Like the rest of racing, Davy Russell, a genius at Cheltenham and a true horseman who achieves his results more often than not by notably sympathetic handling of his mounts rather than by whip-happy aggression, knew perfectly well that he had done wrong and harmed racing’s image. The official who initially let him off with a caution did not do him a kindness — he simply ensured that the wolves would circle closer. Every sport is now under the all-seeing eyes of snap-happy citizens and social-media bloggers.
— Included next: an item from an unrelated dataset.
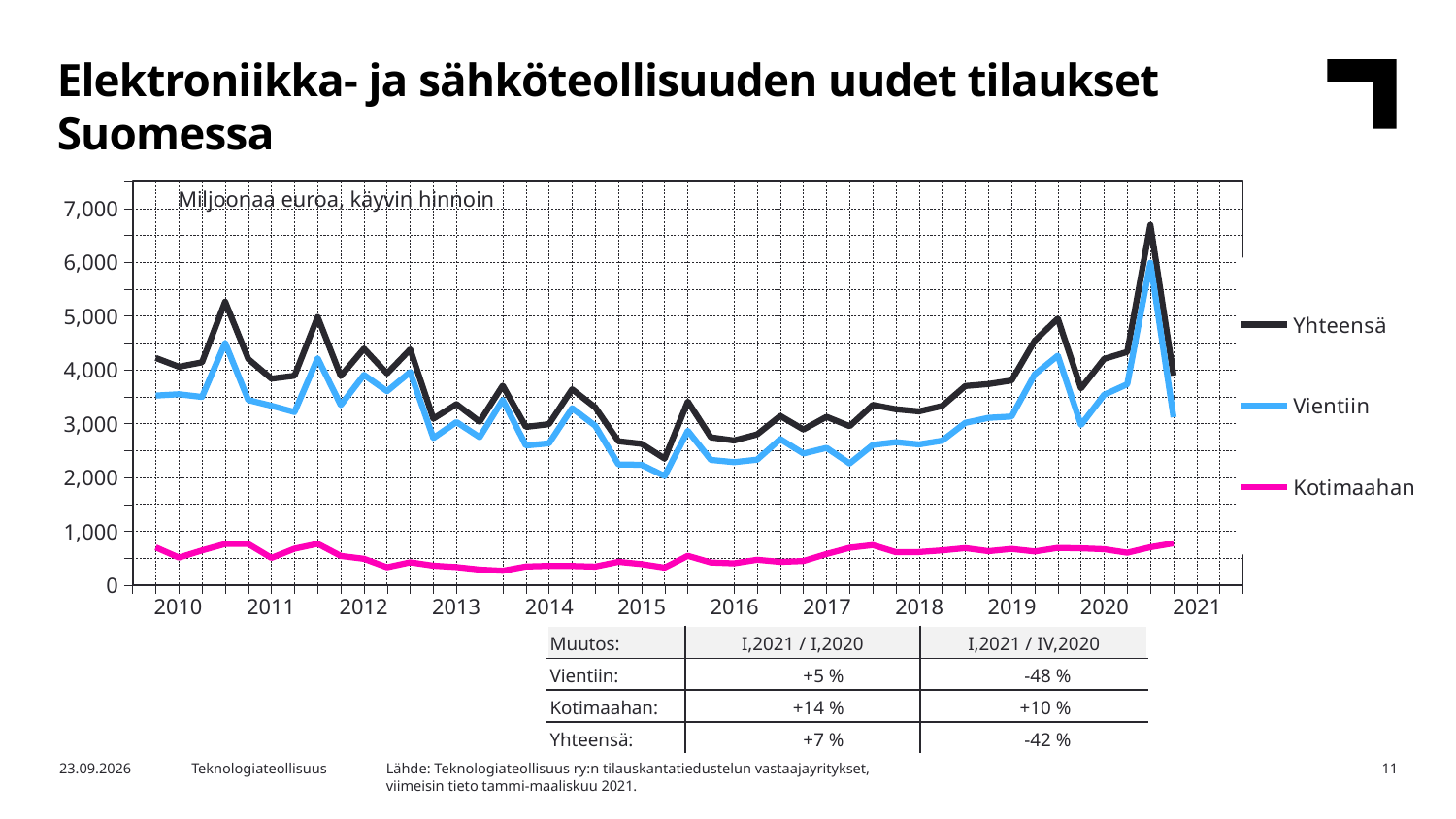
Is the lowest value of Vientiin around 2015 greater or less than 2,500? less Is the peak value of Yhteensä in 2020 greater or less than 6,000? greater What are the three series named in the chart's legend? Yhteensä, Vientiin, Kotimaahan Does the Yhteensä series generally rise or fall between 2010 and 2015? fall What unit label is printed inside the chart area? Miljoonaa euroa, käyvin hinnoin What kind of chart is shown on the slide? line chart Which series has the highest values throughout the chart? Yhteensä How many years are labeled on the x axis? 12 Is the value for Kotimaahan at the start of 2010 greater or less than 1,000? less How many series does the chart's legend list? 3 Which series has the lowest values throughout the chart? Kotimaahan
A more unpleasant example of social media’s role came with the tragedy of Permian’s death at Arlington Park. The colt had won the Dante Stakes at York, a recognised Derby trial, and the King Edward Stakes at Royal Ascot. At the end of the American race on 12 August, Permian stumbled and unseated his jockey William Buick. Sadly, he had broken a foreleg. Assistant trainer Charlie Johnston, who had travelled with him to the US, ran to assess the extent of the horse’s injuries. Immediately, he phoned his father to tell him that Permian must be spared further suffering and asked the racecourse vets to euthanise their stable star as quickly as possible.

As Charlie confirms in the stable’s monthly journal, the Kingsley Klarion, he told a press agency at the time that he got to Permian within 30 seconds of the accident. Unfortunately, this was reported as ‘I was with him for 30 seconds’ and that was enough for the Twitter trolls. While good folk on social media sent messages of condolence to Mark, Charlie and all connected with a popular horse, the other sort posted hurtful ones suggesting that a noble beast’s life had been written off callously within half a minute, that Permian had been over-raced and that ‘inexperienced staff’ had been sent to the US with the horse.

They could not have been more wrong. Mark Johnston, a trainer for 30 years, is famous for the fitness of his charges and Permian was a sound horse who never missed a day’s exercise. Both Mark and Charlie his son, who is 26, are qualified vets and every issue of the Klarion carries a feature by the stable vet illustrating the symptoms and treatment of regular horse ailments. In Illinois the horse came first to the extent that Charlie later apologised to the injured jockey William Buick (who had fractured his T12 vertebrae) for leaving him to the care of others as he dashed to reach his stricken horse.

Regrettably, when horses break their legs, in nine cases out of ten the only humane course is to have them put down and it is far better to do that while they are still cushioned against the full pain of the injury by the racing adrenaline still coursing through their system. Charlie Johnston was in fact doing the kindest thing he could do for poor Permian. The sad thing about social media is that it gives equal exposure to the opinions of those genuinely in the know and to the pig-ignorant.